• Excerpted text:

========

There are a few things we may be able to conclude from the graph.  The effect of the global climate shift lasted into the early 1980s, like in the South Pacific. The 86/87 El Nino resulted in a step change in temperature that was sustained (once Mt. Pinatubo is considered).  Temperatures began to rise around 1995, though since 1994, temperatures may have leveled out.

Below is a graph of the North Atlantic by Latitude


The graph illuminates the ocean’s response to the 97/98 El Nino.  From Latitude 0 to 20, there appears to be a delayed response to the large El Nino, much like that seen in the North Pacific.  From Latitude 20 to 40, the El Nino appears to have caused a step change, throwing the SSTA onto a pleateau.

We often see this variation called the Atlantic Multidecadal Oscillation (AMO).  I think that the effect of the 86/87 and 97/98 El Ninos on the AMO is obvious.  To add to the evidence that El Nino variability is effecting the North Atlantic, the Atlantic Meridional Overturning Circulation has been inversely correlated with ENSO since the global climate shift.  Bob Tisdale explains this at his blog.  I’m stealing his graph and presenting it below.


As you can see, even the Atlantic Meridional Overturning Circulation reacted strongly to the 97/98 El Nino after the immediate effects wore off, slowing down more than at any time on the chart.  Also note the recent breakdown in correlation stating in 2005.  The global climate shift of 1976 was most often characterized as the move from a negative Pacific Decadal Oscillation (PDO) to a positive one.  Over the past few years, PDO has begun to go negative once again, and perhaps the Atlantic Meridional Overturning Circulation is falling out of phase with ENSO, like when the PDO was negative before the global climate shift.

It is also important to note that North Atlantic SSTs fluctuate greatly, and that this recent rise is not unique in context, as shown by the graph below.

========

• Given data:
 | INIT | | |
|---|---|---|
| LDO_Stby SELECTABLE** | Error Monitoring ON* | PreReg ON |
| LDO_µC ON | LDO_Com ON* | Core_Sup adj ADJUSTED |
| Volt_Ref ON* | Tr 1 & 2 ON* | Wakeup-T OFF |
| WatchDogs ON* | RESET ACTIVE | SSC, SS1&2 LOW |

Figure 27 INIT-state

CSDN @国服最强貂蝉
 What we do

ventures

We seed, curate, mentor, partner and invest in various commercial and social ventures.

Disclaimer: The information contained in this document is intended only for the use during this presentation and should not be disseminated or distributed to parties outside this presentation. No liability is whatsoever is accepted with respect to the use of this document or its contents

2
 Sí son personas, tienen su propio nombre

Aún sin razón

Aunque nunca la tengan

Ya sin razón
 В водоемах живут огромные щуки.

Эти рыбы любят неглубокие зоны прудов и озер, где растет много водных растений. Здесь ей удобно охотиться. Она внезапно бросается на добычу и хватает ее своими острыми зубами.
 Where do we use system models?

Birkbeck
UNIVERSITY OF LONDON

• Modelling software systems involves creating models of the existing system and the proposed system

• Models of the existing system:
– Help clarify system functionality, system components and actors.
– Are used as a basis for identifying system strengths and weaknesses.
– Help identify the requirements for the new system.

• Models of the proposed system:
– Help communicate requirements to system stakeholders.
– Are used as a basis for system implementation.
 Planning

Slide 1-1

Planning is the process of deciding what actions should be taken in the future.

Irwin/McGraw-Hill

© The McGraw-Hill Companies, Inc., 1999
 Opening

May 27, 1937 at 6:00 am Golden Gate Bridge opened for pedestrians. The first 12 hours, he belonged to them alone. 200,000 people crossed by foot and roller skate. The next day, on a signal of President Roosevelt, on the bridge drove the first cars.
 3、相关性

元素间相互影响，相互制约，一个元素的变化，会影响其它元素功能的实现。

========

• Work request: Reproduce the passage of the North Atlantic temperature text from "There are a" up to and including "have leveled out.".

• Task output:
There are a few things we may be able to conclude from the graph.  The effect of the global climate shift lasted into the early 1980s, like in the South Pacific. The 86/87 El Nino resulted in a step change in temperature that was sustained (once Mt. Pinatubo is considered).  Temperatures began to rise around 1995, though since 1994, temperatures may have leveled out.